Online Material

  • Kahn Academy offers video-instruction (on digital blackboard with voice-over) in eight areas in mathematics including differential equations (good coverage for a computation-oriented course [but ours here is not such a course]), and linear algebra (covers process-oriented material and key concepts—perhaps 80% of what we cover here; however, our courses [MATH 271 and MATH 272] are proof-oriented and our comprehensive examination requires a proof-level (i.e., fully abstract) mastery of the material; thus Khan’s shortfall may be great in linear algebra).

  • MIT’s Open Courseware offers videotaped lectures (with captions), lecture-notes, problems, tests, and problem-solutions for many, many mathematics-courses—perhaps every mathematics-course offered at MIT.  Only a select few at the introductory level have been videotaped (e.g., multivariable calculus), but the notes and problems are a great resource whether video is available or not.  There are free calculus-textbooks available, too; students seeking a different perspective or treatment of a particular topic might appreciate these resources.

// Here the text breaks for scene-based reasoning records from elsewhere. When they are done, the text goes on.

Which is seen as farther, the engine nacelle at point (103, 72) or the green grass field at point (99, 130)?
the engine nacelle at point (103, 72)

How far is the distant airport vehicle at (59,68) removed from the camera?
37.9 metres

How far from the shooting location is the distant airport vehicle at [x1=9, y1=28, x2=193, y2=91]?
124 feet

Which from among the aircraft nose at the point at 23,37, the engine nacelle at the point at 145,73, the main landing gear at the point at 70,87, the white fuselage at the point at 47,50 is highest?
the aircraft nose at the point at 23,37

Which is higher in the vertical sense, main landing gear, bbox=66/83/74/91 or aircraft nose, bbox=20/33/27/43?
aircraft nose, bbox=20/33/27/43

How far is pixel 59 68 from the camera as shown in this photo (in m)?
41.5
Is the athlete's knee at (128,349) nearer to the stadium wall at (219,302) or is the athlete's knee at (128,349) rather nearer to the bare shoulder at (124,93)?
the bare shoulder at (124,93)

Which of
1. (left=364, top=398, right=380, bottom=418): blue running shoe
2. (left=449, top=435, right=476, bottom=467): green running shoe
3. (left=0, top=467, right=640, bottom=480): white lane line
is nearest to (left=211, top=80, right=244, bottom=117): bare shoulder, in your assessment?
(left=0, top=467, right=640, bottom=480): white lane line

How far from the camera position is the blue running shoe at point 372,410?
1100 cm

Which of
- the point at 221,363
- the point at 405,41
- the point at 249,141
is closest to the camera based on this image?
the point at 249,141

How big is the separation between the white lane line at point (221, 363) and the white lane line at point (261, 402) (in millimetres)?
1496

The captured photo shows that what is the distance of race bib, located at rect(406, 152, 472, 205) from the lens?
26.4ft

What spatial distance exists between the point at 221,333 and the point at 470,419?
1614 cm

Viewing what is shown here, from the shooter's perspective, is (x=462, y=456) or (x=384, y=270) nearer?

  • Mathematics Stack Exchange allows one to post questions to a community of mathematicians and others interested in mathematics.  Answers are posted (usually quite quickly) and voted-upon and those receiving the greatest number of votes rise to the top.  This site is most appropriate for our majors in upper-level classes.  Introductory mathematics-students might find the level of mathematical discourse on the site intimidating and might find answers to single questions less helpful because too little material is enfolded into a single problem in calculus.  (In other words, answers might be too pithy to offer the kind of instruction one likely would be seeking).  Linear-algebra students might have better luck, but they should visit the Khan Academy’s website for basic questions.